My first inclination is super typhoon but cant really see the eyes, are they just albino or not?


----------



## Phil75 (Nov 29, 2010)

MP reptiles said:


> My first inclination is super typhoon but cant really see the eyes, are they just albino or not?


They eyes dont really help. Both SSalbino and typhoon eyes are solid and very dark. This ones eyes are solid and very dark. Its a tough one.


----------



## MP reptiles (Dec 30, 2010)

Phil75 said:


> They eyes dont really help. Both SSalbino and typhoon eyes are solid and very dark. This ones eyes are solid and very dark. Its a tough one.


I dont know then but fingers crossed for the super snow typhoon 

Would be quite an achievement!


----------



## nuttybabez (Jul 21, 2007)

It does look like the little one has got a whitewash nose...very exciting, wait and see!

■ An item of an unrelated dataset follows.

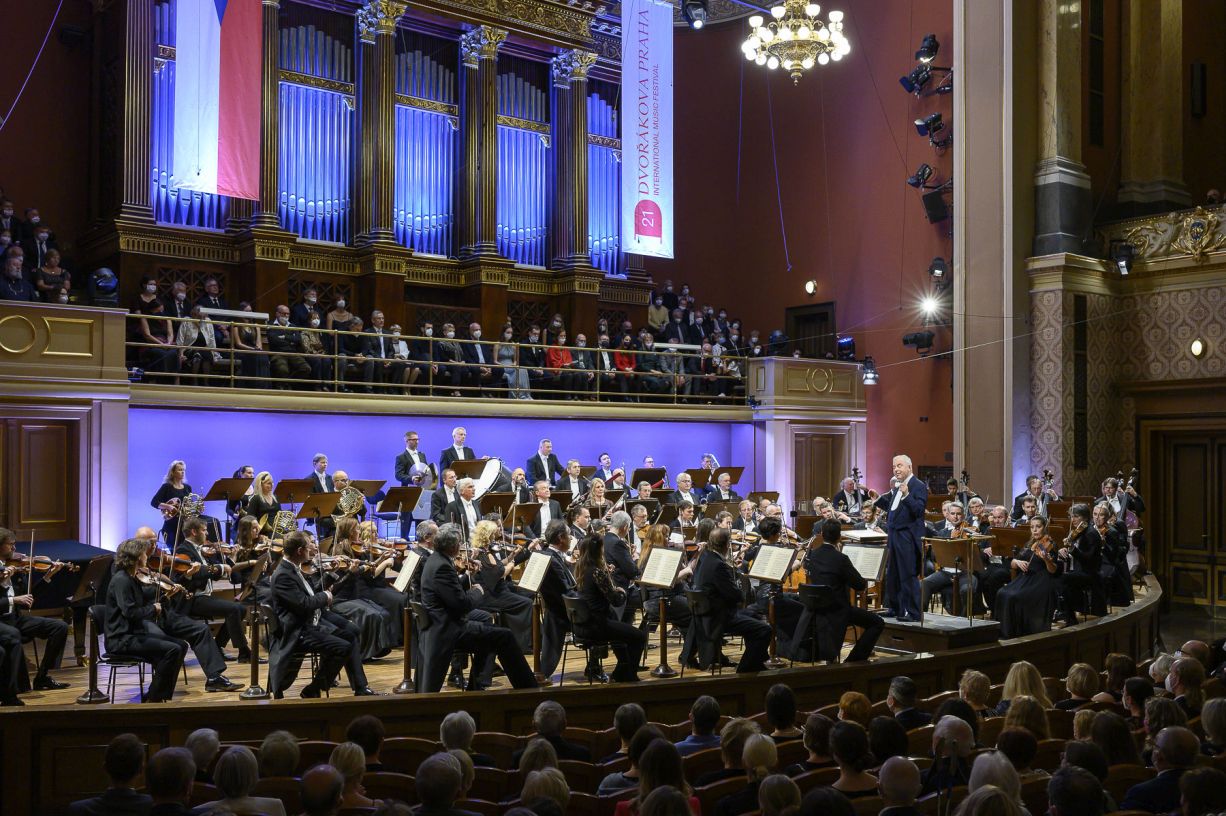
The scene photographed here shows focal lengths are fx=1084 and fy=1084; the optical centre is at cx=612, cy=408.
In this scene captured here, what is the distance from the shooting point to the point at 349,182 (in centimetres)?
1623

It won't take long for the little one to colour up.


----------



## *Lee* (Oct 12, 2008)

looks very difficult to call, i can see its only a couple of weeks since but any news or thoughts yet ? im waiting for eggs from a mack typhoon x mack typhoon shortly


----------



## sazzle (Jun 3, 2008)

I'd say SSRW, not enough whitewash IMO x


----------



## lewisdark86 (May 9, 2010)

can't help you there phil but still what a stunner gratz mate!! :2thumb:


----------



## Phil75 (Nov 29, 2010)

*Lee* said:


> looks very difficult to call, i can see its only a couple of weeks since but any news or thoughts yet ? im waiting for eggs from a mack typhoon x mack typhoon shortly


Nice, where did you get your mack typhoons from?


----------



## *Lee* (Oct 12, 2008)

they came from tug phil, i sold all my animals before i moved (smaller house) and due to limited space just replaced them with a few things i am interested in from tug and matt banorak with the proceeds, so is it looking any better for you ? I bought some geos from you now trialing them out


----------